En La Habana, el arroz —base diaria de la mesa cubana— se ha transformado en uno de los indicadores más claros del deterioro del acceso a los alimentos. En los últimos meses, su precio ha subido con fuerza y hoy se vende por encima de los 290 pesos la libra en puntos estatales, mientras que en el circuito privado la cifra puede escalar aún más, dependiendo del lugar y la disponibilidad.
Un recorrido reciente por distintos espacios de venta en la capital confirma que el encarecimiento no es un fenómeno aislado. En mercados de mipymes del centro habanero, por ejemplo, el arroz importado se comercializa entre 690 y 840 pesos el kilogramo (alrededor de 2,2 libras), un rango que vuelve cada compra una presión directa sobre bolsillos ya agotados. Con salarios promedio muy por debajo del costo real de la canasta básica, el arroz deja de ser “lo de siempre” para convertirse en un gasto que se calcula con miedo.

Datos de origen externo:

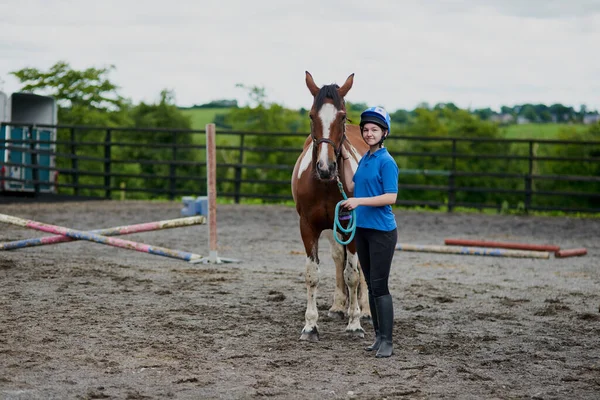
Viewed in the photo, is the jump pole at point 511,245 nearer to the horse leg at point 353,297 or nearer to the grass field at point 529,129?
the horse leg at point 353,297

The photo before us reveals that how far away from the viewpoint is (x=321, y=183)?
16.4 feet

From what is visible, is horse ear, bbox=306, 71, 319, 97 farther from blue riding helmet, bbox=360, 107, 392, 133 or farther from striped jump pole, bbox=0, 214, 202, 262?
striped jump pole, bbox=0, 214, 202, 262

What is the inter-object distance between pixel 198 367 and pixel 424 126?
47.4 m

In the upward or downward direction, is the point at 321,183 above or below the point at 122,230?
above

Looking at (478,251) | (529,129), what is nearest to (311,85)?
A: (478,251)

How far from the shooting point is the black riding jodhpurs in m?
4.46

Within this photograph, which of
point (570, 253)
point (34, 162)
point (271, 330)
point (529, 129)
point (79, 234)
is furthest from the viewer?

Detrás de la escalada aparecen factores conocidos: estancamiento de la producción nacional, dependencia de importaciones, encarecimiento del transporte por la falta de combustible, altos costos de insumos agrícolas y una inflación persistente que sigue pulverizando el poder adquisitivo, especialmente en hogares sin remesas.
En medio de esa realidad, la discusión sobre el arroz se volvió aún más visible tras las declaraciones televisivas del doctor en Ciencias Roberto Caballero Grande, quien sugirió que los cubanos deberían replantearse el consumo de arroz y papa por no ser cultivos “propios” del país. El comentario provocó una oleada de críticas, burlas y memes en redes, donde muchos interpretaron el mensaje como una forma de trasladar la culpa al consumidor.
Voces como la del economista Pedro Monreal han insistido en que el problema no es un “exceso” de consumo, sino la caída sostenida de la oferta, derivada de un sistema productivo incapaz de sostener disponibilidad y precios.
La subida del arroz ocurre, además, dentro de un cuadro mayor: apagones prolongados, escasez de alimentos, inflación y malestar social que ya ha derivado en protestas en distintos puntos del país. A la par, la libreta de abastecimiento —que durante años garantizó una parte mínima de productos— llega cada vez más tarde y con menos capacidad de alivio, obligando a las familias a depender de mercados paralelos donde los precios no tienen freno.